● PROBLEM DESCRIPTION
Count the lines in the items below that contain the string "seating", matching case exactly. Reply with the number only.

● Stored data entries

------------------------

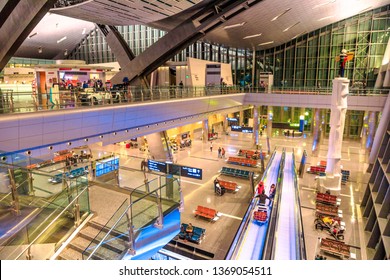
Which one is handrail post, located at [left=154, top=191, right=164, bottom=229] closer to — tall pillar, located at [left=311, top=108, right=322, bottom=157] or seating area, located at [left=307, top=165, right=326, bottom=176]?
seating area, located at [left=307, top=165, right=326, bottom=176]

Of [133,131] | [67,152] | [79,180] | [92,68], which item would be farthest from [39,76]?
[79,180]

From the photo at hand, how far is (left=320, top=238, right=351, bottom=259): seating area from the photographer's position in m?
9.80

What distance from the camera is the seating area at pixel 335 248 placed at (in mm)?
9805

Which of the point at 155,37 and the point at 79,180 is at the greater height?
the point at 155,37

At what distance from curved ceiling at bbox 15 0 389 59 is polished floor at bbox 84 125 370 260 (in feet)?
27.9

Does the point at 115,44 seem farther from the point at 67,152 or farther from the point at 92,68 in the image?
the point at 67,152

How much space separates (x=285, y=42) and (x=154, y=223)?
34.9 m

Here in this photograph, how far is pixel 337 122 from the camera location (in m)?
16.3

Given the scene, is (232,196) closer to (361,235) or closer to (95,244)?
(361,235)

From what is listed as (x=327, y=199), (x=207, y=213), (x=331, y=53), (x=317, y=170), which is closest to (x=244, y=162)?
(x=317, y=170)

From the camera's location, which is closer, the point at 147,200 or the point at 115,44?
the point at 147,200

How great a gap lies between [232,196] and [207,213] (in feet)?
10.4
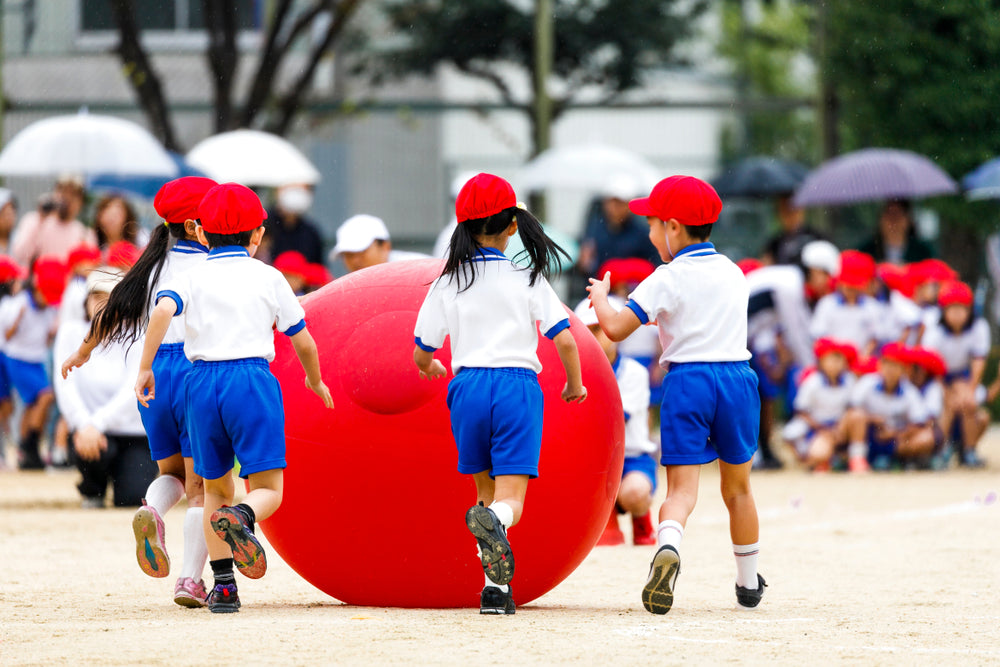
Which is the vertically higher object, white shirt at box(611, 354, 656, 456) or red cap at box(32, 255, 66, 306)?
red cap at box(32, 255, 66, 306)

------------------------

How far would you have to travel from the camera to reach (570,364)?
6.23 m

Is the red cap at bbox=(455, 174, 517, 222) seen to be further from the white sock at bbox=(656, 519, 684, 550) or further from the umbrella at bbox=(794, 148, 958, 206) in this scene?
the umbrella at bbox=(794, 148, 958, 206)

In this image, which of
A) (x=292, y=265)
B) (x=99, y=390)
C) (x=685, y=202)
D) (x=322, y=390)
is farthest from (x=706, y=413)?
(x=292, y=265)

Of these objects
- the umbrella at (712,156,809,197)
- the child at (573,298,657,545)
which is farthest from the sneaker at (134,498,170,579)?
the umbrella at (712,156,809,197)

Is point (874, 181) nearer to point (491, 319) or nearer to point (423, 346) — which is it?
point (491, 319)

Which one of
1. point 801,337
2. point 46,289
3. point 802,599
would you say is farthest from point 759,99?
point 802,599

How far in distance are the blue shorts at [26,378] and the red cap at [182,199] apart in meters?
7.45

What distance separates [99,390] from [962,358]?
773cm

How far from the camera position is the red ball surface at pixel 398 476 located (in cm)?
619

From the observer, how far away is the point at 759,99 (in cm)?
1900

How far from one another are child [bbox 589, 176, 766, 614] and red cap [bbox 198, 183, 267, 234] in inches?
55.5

------------------------

● SOLUTION BELOW
4